Assignment> Give back, word for word, only the lines from the one containing "Wellington, site 037a, 5/20/2016" to the end of the listing below.

───── Supplied data

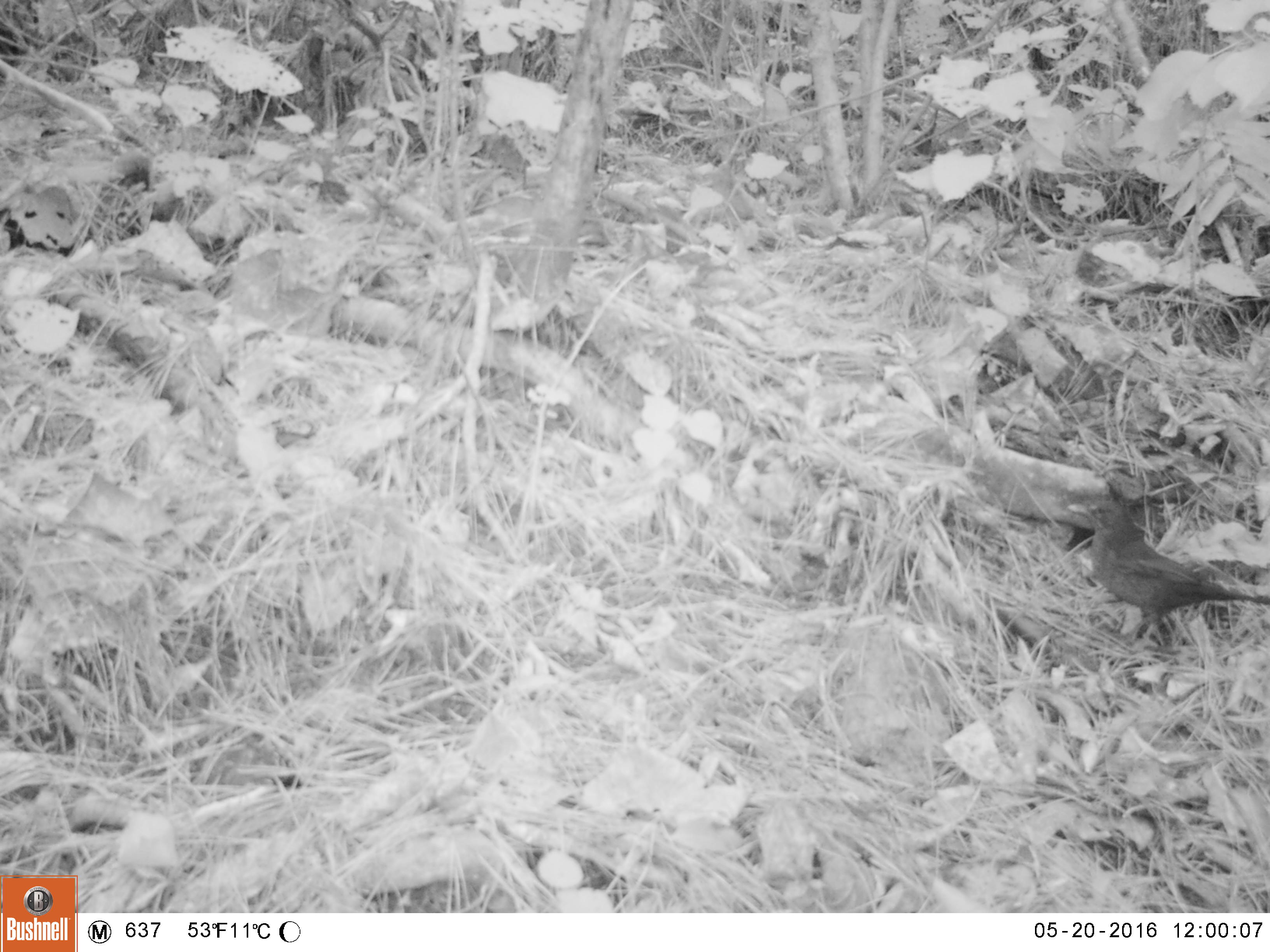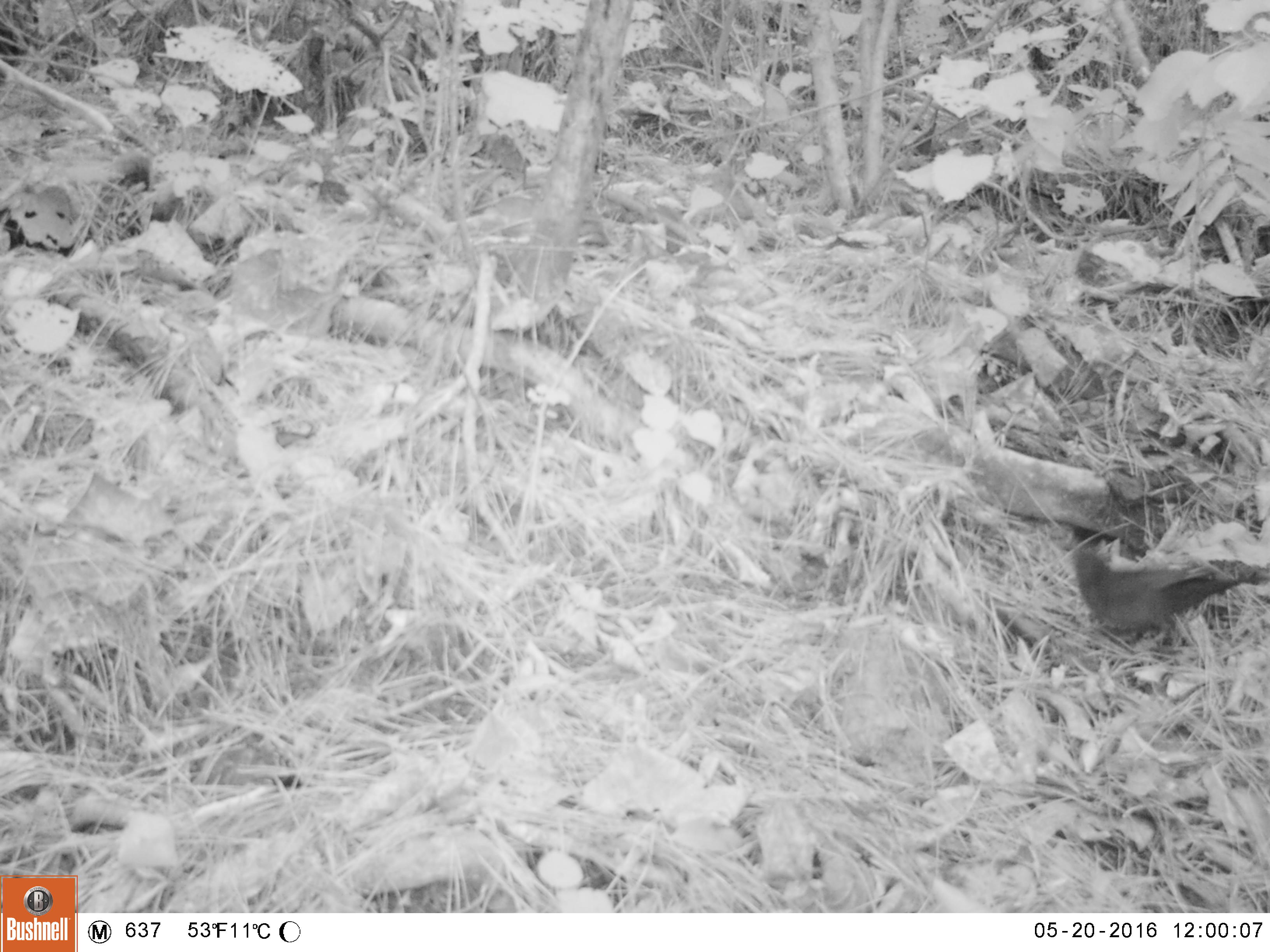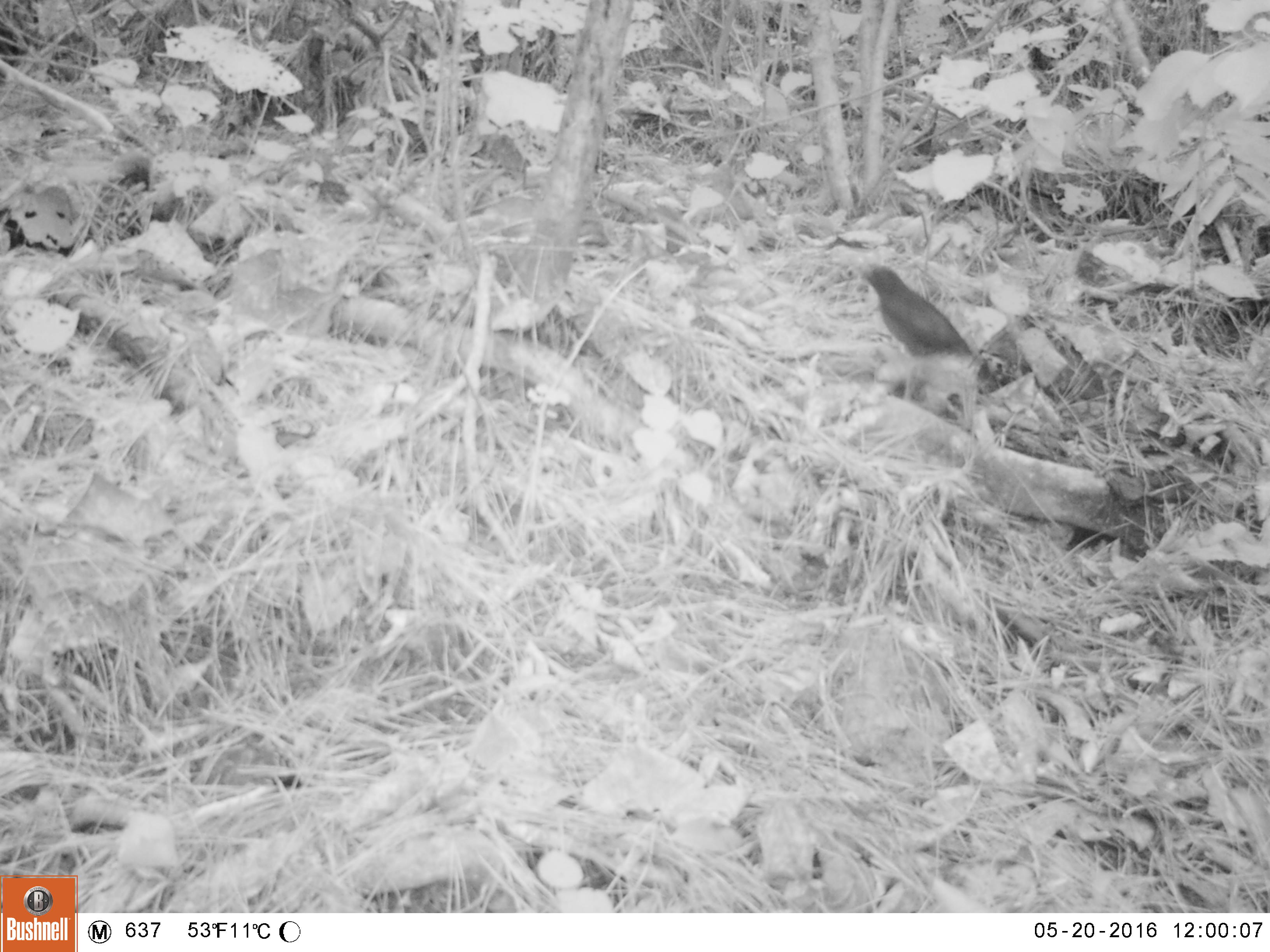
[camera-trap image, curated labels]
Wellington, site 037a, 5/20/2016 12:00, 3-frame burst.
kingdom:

──────────

Task output>
Wellington, site 037a, 5/20/2016 12:00, 3-frame burst.
kingdom:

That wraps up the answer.